(GOAL OF THE EXERCISE): Copy out every line of the listing below word for word, and leave out the pictures.

(DATA IN THIS EXERCISE):
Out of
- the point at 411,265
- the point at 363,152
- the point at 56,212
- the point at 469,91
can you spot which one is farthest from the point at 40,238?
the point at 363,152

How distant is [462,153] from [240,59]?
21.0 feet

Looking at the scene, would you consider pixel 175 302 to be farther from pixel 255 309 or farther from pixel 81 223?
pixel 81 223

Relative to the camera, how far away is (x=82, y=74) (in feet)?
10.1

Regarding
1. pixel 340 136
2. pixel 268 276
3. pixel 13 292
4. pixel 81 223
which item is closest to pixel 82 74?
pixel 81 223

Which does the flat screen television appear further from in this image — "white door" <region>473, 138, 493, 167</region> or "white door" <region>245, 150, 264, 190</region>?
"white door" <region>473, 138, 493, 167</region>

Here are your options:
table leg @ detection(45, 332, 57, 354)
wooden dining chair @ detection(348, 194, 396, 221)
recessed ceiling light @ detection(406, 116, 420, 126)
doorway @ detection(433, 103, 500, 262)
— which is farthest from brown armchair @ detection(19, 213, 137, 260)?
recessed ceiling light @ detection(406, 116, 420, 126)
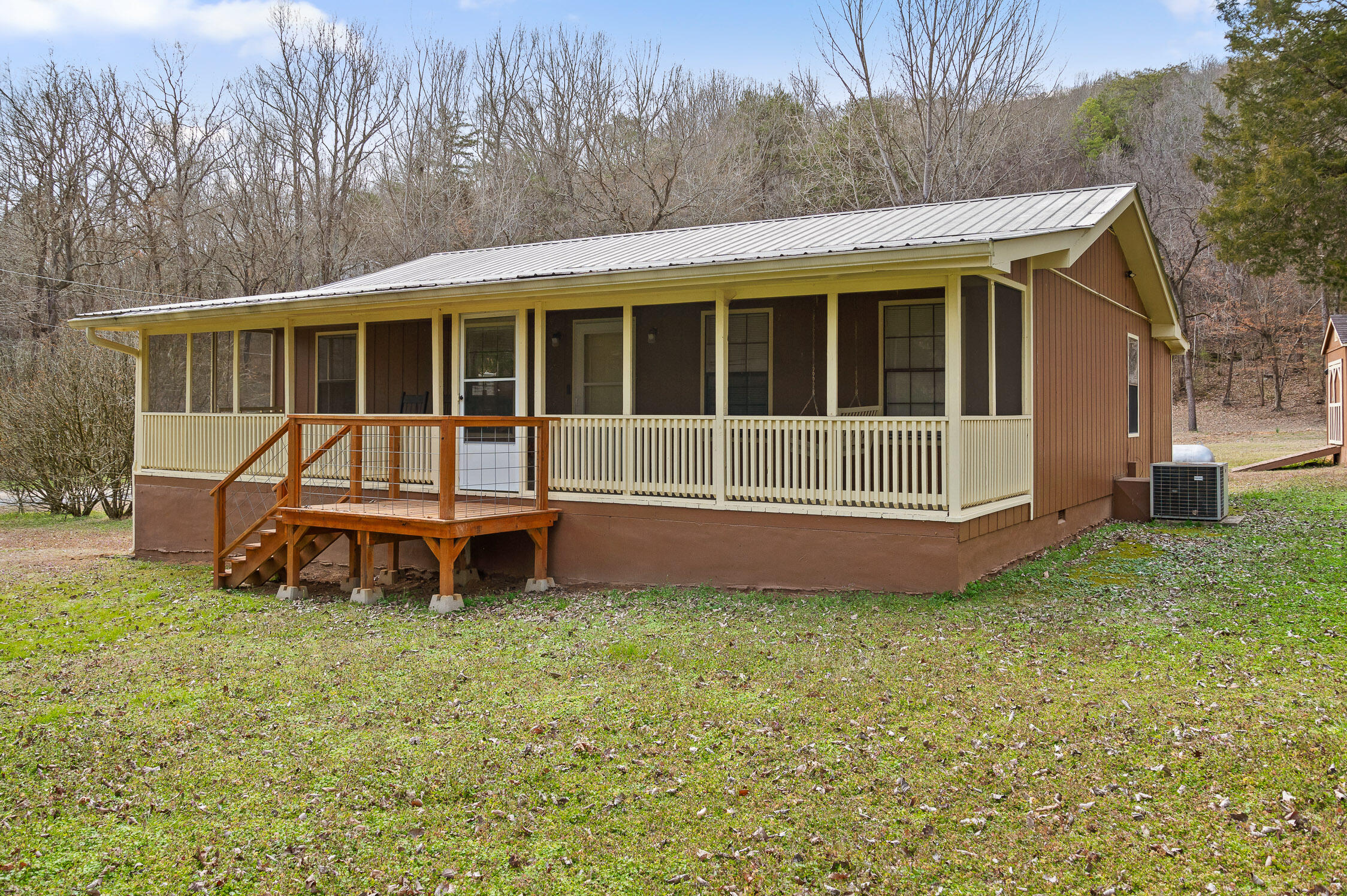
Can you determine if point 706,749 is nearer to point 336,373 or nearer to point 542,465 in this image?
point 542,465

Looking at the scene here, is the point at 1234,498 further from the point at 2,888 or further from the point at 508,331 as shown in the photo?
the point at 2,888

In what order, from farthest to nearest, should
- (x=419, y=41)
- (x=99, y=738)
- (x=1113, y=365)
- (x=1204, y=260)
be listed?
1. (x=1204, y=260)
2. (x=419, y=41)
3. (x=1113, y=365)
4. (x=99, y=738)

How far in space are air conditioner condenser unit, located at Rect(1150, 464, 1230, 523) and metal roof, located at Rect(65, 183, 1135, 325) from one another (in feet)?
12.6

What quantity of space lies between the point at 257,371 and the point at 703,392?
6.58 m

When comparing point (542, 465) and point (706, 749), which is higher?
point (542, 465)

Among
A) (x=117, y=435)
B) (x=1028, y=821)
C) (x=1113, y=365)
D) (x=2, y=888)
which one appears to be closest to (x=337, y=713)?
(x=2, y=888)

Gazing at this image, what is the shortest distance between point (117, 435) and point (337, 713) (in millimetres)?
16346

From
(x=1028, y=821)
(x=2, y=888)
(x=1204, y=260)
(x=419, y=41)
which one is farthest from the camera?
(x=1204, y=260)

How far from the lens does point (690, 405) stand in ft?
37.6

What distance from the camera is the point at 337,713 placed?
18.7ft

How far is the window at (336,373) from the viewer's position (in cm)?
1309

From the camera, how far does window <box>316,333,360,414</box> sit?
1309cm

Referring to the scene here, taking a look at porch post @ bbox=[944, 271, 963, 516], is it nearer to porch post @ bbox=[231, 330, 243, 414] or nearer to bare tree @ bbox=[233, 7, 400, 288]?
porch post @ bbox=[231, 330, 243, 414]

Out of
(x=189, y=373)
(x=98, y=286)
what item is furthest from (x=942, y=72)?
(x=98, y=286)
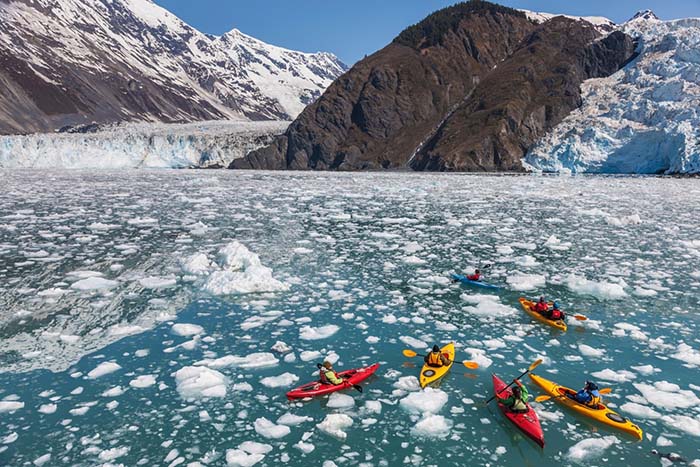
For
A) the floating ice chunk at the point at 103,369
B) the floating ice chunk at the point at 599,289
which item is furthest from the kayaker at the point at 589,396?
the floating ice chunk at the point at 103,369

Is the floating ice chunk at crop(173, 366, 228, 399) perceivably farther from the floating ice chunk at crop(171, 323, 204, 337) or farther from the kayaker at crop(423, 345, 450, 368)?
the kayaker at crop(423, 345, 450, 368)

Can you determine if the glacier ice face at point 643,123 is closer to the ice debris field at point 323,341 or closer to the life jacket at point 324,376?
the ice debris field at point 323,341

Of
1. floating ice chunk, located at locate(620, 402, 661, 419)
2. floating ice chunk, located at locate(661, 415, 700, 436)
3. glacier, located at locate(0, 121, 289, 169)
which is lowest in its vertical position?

(ANSWER BELOW):
Out of
- the point at 411,265
- the point at 363,152
- the point at 56,212
- the point at 469,91
can you spot which one is farthest from the point at 40,238?
the point at 363,152

How distant is [462,153] from [240,59]?
21.0 feet

Looking at the scene, would you consider pixel 175 302 to be farther from pixel 255 309 or farther from pixel 81 223?
pixel 81 223

Relative to the camera, how far away is (x=82, y=74) (in feet)?
10.1

Regarding
1. pixel 340 136
2. pixel 268 276
3. pixel 13 292
4. pixel 81 223
which item is closest to pixel 82 74?
pixel 81 223

Which does the flat screen television appear further from in this image — "white door" <region>473, 138, 493, 167</region> or "white door" <region>245, 150, 264, 190</region>?
"white door" <region>473, 138, 493, 167</region>

Here are your options:
table leg @ detection(45, 332, 57, 354)
wooden dining chair @ detection(348, 194, 396, 221)
recessed ceiling light @ detection(406, 116, 420, 126)
doorway @ detection(433, 103, 500, 262)
— which is farthest from brown armchair @ detection(19, 213, 137, 260)?
recessed ceiling light @ detection(406, 116, 420, 126)
Can you determine if point 706,749 is nearer to point 336,373 or nearer to point 542,465 in this image?
point 542,465

Looking at the scene here, is the point at 1234,498 further from the point at 2,888 or further from the point at 508,331 as shown in the photo?
the point at 2,888

In what order, from farthest to nearest, should
- (x=419, y=41)
- (x=99, y=738)
- (x=1113, y=365)
- (x=1204, y=260)
be listed?
1. (x=1204, y=260)
2. (x=419, y=41)
3. (x=1113, y=365)
4. (x=99, y=738)

How far in space are air conditioner condenser unit, located at Rect(1150, 464, 1230, 523) and metal roof, located at Rect(65, 183, 1135, 325) from one another (in feet)?
12.6

What quantity of space lies between the point at 257,371 and the point at 703,392?
6.58 m

When comparing point (542, 465) and point (706, 749), which is higher?
point (542, 465)

Among
A) (x=117, y=435)
B) (x=1028, y=821)
C) (x=1113, y=365)
D) (x=2, y=888)
which one appears to be closest to (x=337, y=713)?
(x=2, y=888)

Gazing at this image, what is the shortest distance between point (117, 435) and point (337, 713) (in millimetres)?
16346

From
(x=1028, y=821)
(x=2, y=888)
(x=1204, y=260)
(x=419, y=41)
which one is farthest from the camera?
(x=1204, y=260)

How far from the lens does point (690, 405) stand in ft?
37.6

What distance from the camera is the point at 337,713 placed?
18.7ft

How far is the window at (336,373) from the viewer's position (in cm)?
1309

From the camera, how far does window <box>316,333,360,414</box> sit?
1309cm

Referring to the scene here, taking a look at porch post @ bbox=[944, 271, 963, 516], is it nearer to porch post @ bbox=[231, 330, 243, 414] or nearer to bare tree @ bbox=[233, 7, 400, 288]?
porch post @ bbox=[231, 330, 243, 414]

Out of
(x=189, y=373)
(x=98, y=286)
what item is furthest from (x=942, y=72)?
(x=98, y=286)
For
A) the floating ice chunk at the point at 103,369
B) the floating ice chunk at the point at 599,289
which item is furthest from the kayaker at the point at 589,396?
the floating ice chunk at the point at 103,369

Is the floating ice chunk at crop(173, 366, 228, 399) perceivably farther from the floating ice chunk at crop(171, 323, 204, 337) or farther from the kayaker at crop(423, 345, 450, 368)?
the kayaker at crop(423, 345, 450, 368)

Can you determine if the glacier ice face at point 643,123 is closer to the ice debris field at point 323,341 or closer to the life jacket at point 324,376?
the ice debris field at point 323,341

Of
1. floating ice chunk, located at locate(620, 402, 661, 419)
2. floating ice chunk, located at locate(661, 415, 700, 436)
3. glacier, located at locate(0, 121, 289, 169)
which is lowest in its vertical position?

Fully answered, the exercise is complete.